3.6 Understand (and believe) the relevance of statistics

Extending the previous point, students can be instructed to view statistics in the context of the world around them. Techniques range from having students collect data on themselves and their classmates to having students bring in examples of interest from recent news articles. I often include a graded component in my course where students have to discuss some experience they have with statistics outside of class during the term. For example, students may view a talk in their discipline that utilizes statistics, or may be struck by an interesting statement in the media that they now view differently with their statistical debunking glasses on. Thus, students can be led to appreciate the role of statistics in the world around them.

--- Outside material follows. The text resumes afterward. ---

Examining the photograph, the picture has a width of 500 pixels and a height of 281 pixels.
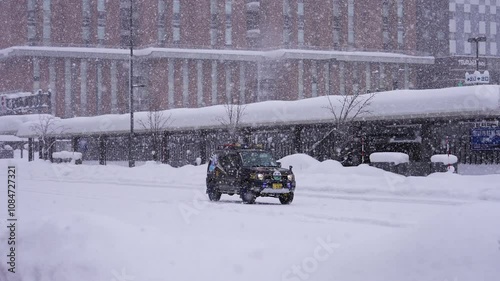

We can also help students see the crucial role statistics and statistical inference play in interpreting information, e.g. that one encounters in popular media. Not only do "data beat anecdotes" (Moore, 1998), but using statistical techniques allows us to extract meaning from data we could not otherwise. Still, issues of variability heavily influence the information we can learn. One lesson I try to impart to my students is the role of sample size in our inferential conclusions – we are allowed to make stronger statements with larger sample sizes and must be cautious of spurious results with small sample sizes. Students can be lead to discover the effect of sample size on p-value by using technology to calculate the p-value for the same difference in population proportions, but different sample sizes (Rossman, 1996). Thus, we cannot determine if two sample proportions are different until we know the sample sizes involved. Similarly, we cannot compare averages, e.g. GPAs of different majors, without knowing the sample sizes and sample standard deviations involved. Statistical methods are necessary to take sampling variability into account before drawing conclusions, and students need to appreciate their role.

At the same time, statisticians believe in what they are doing. Before making any conclusion, the statistical thinker immediately asks for the supporting data. I feel I often succeed too well in helping students question conclusions to the point that they never believe any statistical result. The role of randomness in particular is one where the statistical thinker has faith in the outcome and relies on the randomization mechanism, but the novice thinker is untrusting or continues to desire to list and control all variables they can imagine. Again, much of this belief comes from experience, but students can be shown repeatedly what randomization and random sampling accomplish. For example, an exercise in Moore and McCabe (1998) has students pool results from repeated randomization of rats into treatment groups. Students see the long term regularity and equality of the group means prior to treatment and begin to better understand what randomization does and does not accomplish for them. Students should see this idea throughout the course to better understand the "why" of the techniques they are learning.

Students can also be instructed in making sure all statements are supported by the data. For example, in grading their initial lab assignments my most common feedback is "Why, how do you know this is true?" as I insist they support their claims. Many of the above examples are constant reinforcements to make sure students do not make claims beyond what is supported by the data in hand. Casual uses of statistics in sports provide great fodder for unsubstantiated claims. For example, at the start of a NFL playoff game telecast, it was announced that the Tennessee Titans were 11-1 when they won the coin toss to start the game. The statistical thinker immediately looks for the comparison – what was the team’s overall record (13-3)? Is this really unusual behavior? The novice merely accepts the data as presented. Students also need to be cautioned against relying excessively on their prior intuitions or opinions. As an example, students can be asked to evaluate a baseball team’s performance based on the average number and standard deviation of errors per game. Often students will respond with their own opinion about the team, ignoring the data presented. With feedback, they can be coached to specify only "what do the data say". Similarly, we can help students learn to jump to the salient point of a problem, instead of meandering in a forest of irrelevant or anecdotal information.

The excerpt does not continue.